■ **TO BE DONE**: Starting at the line that contains "Looking at the image, which" and ending at the end of the records, write out those lines again, requests included. In the answers only, multiply every box coordinate by 2.05 and round it to a whole number, with halves rounding up, and give nothing beyond these lines.

■ **EXCERPTED RECORDS**:
────
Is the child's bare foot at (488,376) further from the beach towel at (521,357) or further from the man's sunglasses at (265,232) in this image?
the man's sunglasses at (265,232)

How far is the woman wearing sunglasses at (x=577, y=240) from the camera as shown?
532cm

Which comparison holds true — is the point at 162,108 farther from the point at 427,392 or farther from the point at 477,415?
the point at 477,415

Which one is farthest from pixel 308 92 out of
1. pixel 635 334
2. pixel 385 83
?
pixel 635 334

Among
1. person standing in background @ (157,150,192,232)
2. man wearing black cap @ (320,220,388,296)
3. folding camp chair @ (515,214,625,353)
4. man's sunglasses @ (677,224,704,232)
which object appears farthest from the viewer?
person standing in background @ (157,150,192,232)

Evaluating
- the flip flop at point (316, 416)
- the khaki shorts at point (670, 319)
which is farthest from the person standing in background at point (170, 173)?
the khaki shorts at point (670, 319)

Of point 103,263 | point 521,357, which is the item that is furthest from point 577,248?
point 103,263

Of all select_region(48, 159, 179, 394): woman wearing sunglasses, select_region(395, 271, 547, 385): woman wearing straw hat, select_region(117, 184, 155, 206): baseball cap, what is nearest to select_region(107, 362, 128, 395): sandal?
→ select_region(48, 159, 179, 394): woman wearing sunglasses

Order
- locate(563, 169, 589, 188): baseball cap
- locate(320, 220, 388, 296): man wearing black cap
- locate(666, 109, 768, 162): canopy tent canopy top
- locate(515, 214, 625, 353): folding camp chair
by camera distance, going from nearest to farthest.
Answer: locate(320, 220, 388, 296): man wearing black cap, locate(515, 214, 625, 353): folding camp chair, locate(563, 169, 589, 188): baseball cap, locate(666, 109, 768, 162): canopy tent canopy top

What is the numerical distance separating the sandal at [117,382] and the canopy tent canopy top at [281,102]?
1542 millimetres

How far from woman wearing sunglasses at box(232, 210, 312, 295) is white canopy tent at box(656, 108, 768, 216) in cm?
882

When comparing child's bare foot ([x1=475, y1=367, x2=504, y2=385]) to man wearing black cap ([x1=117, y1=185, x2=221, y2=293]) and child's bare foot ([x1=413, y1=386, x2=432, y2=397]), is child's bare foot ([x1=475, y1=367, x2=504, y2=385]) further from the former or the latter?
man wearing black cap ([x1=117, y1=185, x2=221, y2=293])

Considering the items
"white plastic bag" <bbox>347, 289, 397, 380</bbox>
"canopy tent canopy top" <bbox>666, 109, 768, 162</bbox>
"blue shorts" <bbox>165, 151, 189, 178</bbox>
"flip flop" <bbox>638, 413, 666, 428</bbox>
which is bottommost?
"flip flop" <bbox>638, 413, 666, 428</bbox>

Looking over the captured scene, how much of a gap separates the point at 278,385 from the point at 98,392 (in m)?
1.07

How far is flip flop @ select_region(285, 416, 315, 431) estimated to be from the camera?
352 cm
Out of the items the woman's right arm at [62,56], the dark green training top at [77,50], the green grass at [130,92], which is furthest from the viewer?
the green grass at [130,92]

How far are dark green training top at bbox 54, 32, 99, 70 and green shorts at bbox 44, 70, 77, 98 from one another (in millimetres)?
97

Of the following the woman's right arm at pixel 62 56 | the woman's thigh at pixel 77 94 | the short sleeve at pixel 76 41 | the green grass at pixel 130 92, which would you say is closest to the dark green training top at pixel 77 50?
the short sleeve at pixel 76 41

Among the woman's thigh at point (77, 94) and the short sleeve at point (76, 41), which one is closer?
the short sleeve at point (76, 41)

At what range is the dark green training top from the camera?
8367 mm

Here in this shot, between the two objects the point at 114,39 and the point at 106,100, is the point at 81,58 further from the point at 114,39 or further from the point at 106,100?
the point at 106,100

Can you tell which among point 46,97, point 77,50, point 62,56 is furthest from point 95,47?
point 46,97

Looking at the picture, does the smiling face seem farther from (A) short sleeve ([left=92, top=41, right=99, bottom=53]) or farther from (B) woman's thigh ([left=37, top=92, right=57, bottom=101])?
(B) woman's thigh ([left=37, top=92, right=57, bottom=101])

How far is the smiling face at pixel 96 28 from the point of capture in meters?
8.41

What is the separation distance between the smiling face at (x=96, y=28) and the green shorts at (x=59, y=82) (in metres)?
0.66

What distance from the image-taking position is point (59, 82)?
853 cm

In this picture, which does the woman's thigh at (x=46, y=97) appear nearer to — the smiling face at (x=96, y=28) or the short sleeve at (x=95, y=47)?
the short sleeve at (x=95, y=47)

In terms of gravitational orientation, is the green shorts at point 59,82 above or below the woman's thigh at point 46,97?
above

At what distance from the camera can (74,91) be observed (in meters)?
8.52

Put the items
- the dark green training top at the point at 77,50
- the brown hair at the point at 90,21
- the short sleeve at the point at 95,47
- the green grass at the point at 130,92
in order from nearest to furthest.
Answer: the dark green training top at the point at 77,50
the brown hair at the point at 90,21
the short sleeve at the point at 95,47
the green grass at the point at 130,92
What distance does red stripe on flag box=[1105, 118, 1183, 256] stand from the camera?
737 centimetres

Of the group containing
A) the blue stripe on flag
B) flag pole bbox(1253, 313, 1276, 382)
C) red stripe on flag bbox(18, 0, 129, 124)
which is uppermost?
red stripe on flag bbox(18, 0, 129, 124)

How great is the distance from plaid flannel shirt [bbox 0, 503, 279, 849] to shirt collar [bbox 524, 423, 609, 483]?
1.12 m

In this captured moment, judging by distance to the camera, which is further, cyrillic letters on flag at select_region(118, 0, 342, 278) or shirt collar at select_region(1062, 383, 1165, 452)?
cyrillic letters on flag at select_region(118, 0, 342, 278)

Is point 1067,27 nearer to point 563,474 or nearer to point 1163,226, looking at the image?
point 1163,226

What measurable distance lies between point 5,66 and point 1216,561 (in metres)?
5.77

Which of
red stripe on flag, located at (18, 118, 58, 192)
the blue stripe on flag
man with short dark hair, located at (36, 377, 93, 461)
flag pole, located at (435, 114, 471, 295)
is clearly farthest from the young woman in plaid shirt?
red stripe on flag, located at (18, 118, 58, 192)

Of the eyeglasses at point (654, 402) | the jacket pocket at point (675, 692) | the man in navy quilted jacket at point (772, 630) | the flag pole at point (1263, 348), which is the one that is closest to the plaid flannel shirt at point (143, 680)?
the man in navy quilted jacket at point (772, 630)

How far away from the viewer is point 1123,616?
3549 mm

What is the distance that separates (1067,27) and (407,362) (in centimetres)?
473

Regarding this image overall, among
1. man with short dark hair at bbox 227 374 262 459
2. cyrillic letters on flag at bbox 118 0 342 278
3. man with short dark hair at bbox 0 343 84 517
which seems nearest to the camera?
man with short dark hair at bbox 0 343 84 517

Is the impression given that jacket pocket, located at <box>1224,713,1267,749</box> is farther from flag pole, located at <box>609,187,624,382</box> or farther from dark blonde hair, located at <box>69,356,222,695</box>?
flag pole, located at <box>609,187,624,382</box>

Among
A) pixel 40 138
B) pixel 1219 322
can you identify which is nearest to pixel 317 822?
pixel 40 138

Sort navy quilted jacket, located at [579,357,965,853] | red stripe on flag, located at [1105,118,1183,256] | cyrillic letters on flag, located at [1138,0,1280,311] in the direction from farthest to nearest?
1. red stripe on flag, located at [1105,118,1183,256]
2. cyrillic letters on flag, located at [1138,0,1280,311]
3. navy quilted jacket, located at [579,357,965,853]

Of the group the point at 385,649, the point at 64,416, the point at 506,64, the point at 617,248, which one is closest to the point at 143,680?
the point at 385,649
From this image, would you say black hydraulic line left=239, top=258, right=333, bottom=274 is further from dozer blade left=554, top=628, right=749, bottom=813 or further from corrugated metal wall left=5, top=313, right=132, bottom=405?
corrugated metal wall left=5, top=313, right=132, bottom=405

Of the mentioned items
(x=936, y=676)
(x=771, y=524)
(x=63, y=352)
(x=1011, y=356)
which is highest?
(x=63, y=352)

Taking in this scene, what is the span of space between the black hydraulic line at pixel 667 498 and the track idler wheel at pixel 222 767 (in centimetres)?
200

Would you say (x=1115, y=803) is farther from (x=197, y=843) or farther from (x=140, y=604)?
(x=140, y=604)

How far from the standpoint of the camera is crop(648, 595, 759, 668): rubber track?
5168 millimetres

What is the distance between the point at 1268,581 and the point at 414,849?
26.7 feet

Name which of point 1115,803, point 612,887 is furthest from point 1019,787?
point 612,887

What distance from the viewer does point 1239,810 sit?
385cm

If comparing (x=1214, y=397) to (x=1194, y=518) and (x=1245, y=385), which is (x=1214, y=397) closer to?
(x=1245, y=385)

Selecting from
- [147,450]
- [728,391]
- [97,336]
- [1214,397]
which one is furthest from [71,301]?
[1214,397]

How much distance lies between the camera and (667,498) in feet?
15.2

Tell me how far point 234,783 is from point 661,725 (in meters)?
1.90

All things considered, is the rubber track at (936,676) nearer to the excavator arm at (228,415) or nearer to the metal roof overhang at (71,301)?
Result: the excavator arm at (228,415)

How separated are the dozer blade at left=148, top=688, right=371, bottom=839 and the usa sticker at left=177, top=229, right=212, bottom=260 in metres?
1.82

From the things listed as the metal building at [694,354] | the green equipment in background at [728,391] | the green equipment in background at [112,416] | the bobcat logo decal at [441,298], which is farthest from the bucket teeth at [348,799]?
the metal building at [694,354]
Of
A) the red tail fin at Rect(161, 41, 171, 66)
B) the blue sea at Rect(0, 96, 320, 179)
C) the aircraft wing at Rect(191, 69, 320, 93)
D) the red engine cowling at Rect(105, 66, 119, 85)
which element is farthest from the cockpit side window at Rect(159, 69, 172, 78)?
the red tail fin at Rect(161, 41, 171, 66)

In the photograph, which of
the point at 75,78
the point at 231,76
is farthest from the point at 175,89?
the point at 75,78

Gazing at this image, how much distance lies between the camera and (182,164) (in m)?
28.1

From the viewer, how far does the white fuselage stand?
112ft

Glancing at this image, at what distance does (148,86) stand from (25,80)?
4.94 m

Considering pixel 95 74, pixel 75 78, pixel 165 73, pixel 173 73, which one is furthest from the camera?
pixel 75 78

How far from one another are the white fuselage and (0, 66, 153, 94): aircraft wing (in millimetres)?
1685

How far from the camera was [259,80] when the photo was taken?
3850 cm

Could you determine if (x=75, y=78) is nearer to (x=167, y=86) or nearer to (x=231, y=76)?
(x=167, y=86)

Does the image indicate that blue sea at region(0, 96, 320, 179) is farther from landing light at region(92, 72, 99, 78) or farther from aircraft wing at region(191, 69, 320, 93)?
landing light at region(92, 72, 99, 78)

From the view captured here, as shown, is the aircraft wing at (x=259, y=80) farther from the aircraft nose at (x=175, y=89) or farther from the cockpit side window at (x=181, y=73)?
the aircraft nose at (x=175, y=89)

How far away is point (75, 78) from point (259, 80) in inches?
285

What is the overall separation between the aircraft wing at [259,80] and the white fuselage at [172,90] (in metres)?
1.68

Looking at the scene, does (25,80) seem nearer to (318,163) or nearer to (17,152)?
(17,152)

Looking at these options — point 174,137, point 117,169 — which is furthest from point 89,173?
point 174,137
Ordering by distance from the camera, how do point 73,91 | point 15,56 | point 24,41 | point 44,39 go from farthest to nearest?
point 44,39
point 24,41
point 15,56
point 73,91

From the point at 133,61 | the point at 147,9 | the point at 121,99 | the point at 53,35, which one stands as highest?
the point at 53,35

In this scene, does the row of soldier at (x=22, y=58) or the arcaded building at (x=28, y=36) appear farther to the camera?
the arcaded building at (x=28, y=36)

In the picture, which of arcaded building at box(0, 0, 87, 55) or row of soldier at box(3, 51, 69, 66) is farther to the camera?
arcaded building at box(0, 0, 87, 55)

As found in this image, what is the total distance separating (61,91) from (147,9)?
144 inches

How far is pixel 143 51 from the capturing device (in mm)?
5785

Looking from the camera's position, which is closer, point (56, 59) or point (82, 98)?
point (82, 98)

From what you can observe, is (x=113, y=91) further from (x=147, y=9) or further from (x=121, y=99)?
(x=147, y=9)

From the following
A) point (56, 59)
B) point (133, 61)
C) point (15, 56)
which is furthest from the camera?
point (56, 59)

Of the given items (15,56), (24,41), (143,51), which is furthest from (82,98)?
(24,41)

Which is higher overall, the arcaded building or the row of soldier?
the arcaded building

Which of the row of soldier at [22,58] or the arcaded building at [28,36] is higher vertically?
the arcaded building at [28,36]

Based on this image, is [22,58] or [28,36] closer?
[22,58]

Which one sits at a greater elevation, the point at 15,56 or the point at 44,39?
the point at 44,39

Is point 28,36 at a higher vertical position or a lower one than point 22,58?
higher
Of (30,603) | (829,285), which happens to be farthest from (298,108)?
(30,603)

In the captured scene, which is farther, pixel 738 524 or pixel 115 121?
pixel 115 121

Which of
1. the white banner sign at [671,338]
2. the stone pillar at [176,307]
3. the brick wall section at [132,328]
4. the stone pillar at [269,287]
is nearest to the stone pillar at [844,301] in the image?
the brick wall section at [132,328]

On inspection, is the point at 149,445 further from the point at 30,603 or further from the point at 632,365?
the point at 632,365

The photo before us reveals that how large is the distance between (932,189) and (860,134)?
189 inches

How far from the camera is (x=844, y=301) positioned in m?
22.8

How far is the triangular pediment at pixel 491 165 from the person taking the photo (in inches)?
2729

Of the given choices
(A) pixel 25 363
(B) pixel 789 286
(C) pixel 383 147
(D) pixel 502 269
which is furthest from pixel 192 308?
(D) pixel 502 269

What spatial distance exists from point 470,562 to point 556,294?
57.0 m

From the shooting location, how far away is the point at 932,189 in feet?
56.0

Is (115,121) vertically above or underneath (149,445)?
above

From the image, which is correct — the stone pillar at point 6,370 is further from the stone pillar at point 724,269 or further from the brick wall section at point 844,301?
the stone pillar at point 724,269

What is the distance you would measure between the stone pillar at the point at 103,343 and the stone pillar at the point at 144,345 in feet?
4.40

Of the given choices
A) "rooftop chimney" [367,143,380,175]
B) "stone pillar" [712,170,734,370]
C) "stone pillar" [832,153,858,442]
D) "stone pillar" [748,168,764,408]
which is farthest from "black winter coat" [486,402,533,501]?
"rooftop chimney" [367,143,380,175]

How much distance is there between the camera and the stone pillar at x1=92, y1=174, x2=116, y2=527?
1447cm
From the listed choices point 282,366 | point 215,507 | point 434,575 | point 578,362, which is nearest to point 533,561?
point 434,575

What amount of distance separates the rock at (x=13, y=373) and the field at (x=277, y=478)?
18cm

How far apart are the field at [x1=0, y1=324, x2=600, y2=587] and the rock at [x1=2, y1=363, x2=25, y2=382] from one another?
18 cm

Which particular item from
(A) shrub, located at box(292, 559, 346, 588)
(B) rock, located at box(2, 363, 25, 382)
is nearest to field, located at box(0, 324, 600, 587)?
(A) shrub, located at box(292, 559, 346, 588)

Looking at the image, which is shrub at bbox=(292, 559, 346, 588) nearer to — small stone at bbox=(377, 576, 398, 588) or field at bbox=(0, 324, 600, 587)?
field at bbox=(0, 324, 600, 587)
────
■ **RESULT**:
Looking at the image, which is shrub at bbox=(292, 559, 346, 588) nearer to — small stone at bbox=(377, 576, 398, 588) or field at bbox=(0, 324, 600, 587)?
field at bbox=(0, 664, 1230, 1203)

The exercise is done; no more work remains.